Periodically, we could run "rollup" queries to calculate the total set of transitive rev-deps, and store just the count in memory to cut down on footprint.

I suspect this would give a much reduced memory footprint compared to the existing code -- although I will point out that the existing code is pretty neat in that it has like navigable javascript graphs and soforth. So maybe we could just move to constructing the existing datastructure for it out of band as well and storing the data for those graphs in blob storage or something, if we think they're sufficiently cool. That said, I haven't played with the existing implementation and explored how neat/usable/useful the graphs really are in quite some time, so I'd encourage someone interested to explore a bit...

gbaz avatar Aug 02 '21 20:08 gbaz

Periodically, we could run "rollup" queries to calculate the total set of transitive rev-deps, and store just the count in memory to cut down on footprint.

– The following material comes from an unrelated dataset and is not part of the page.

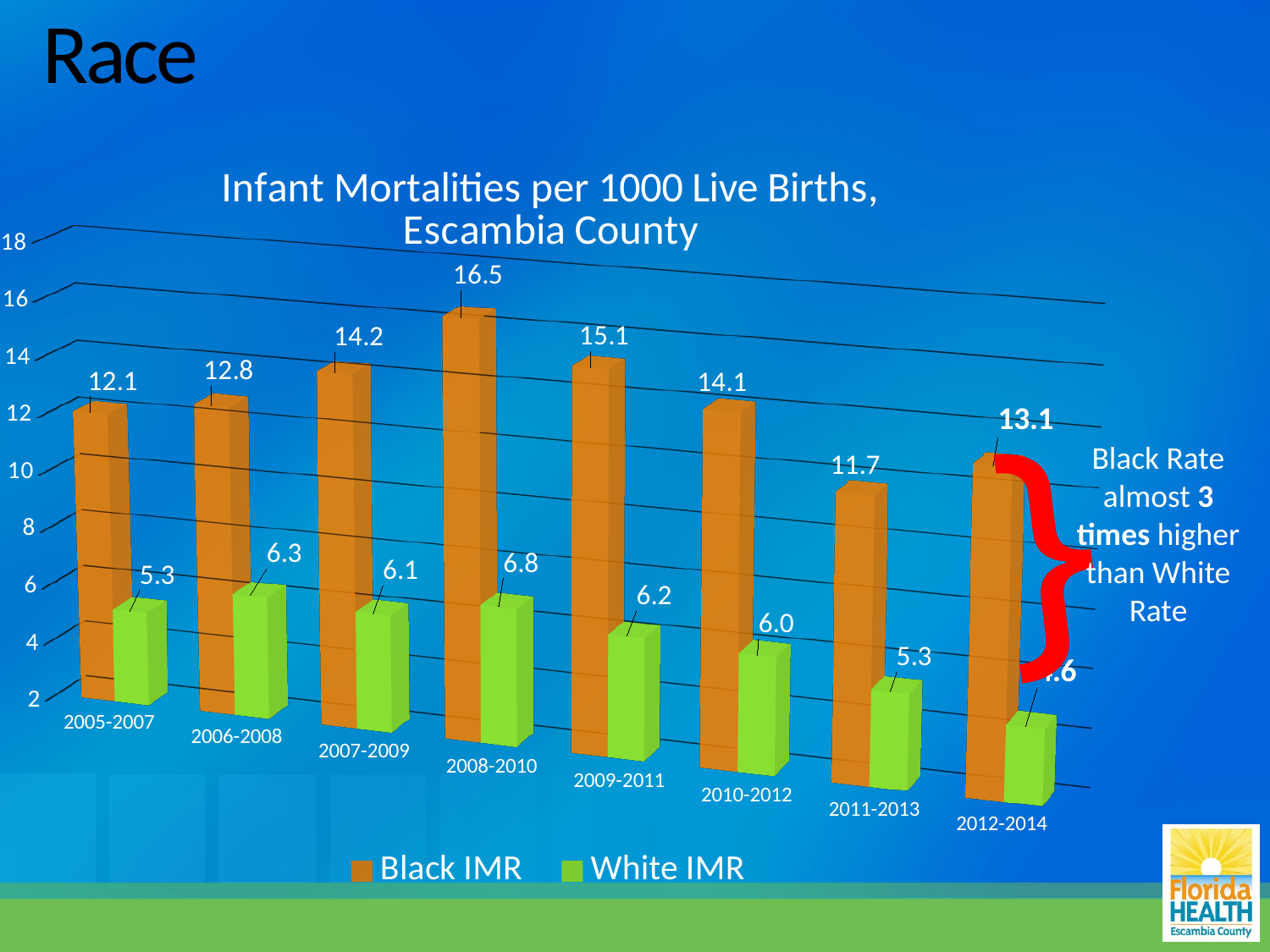
What is the difference between the Black IMR and the White IMR for 2008-2010? 9.7 Which period has the lowest Black IMR? 2011-2013 Which period has the highest White IMR? 2008-2010 How many series does the legend list? 2 What is the Black IMR value for 2008-2010? 16.5 What is the Black IMR value for 2011-2013? 11.7 What is the White IMR value for 2006-2008? 6.3 What is the title of the chart? Infant Mortalities per 1000 Live Births, Escambia County What kind of chart is shown on the slide? Bar chart How many time periods are shown on the x axis? 8 Which is larger, the Black IMR for 2007-2009 or the Black IMR for 2009-2011? 2009-2011 Which period has the highest Black IMR? 2008-2010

Yep, this is definitely something I would go with.

Kleidukos avatar Aug 02 '21 20:08 Kleidukos

I agree with @gbaz for the most part. However, I am a little confused about the 'memory footprint' being referred to. If we're using a standard relational schema to encode dependency information (which is a graph), the memory cost would be on-disk (since I don't think there's a good in-memory database solution that would do what we want and is open-source). There is a quadratic cost in size involved (since you're basically storing something like an adjacency matrix), but this is disk, not RAM, so I don't think it's that big a deal.

I may be misunderstanding the scope of the issue though - clarification is welcome. My current 10 cents more or less amounts to:

  • Encode the dependency graph of everything properly, using standard relational methods;
  • Write a (parameterized) query to do this kind of lookup.

This should be both reasonably fast, and not that difficult to do (or at least, I know how I would do it). Am I missing something?

kozross avatar Aug 04 '21 21:08 kozross

The memory footprint as discussed referred solely to resident memory. The prior design was entirely in memory, and that was (partly) the issue.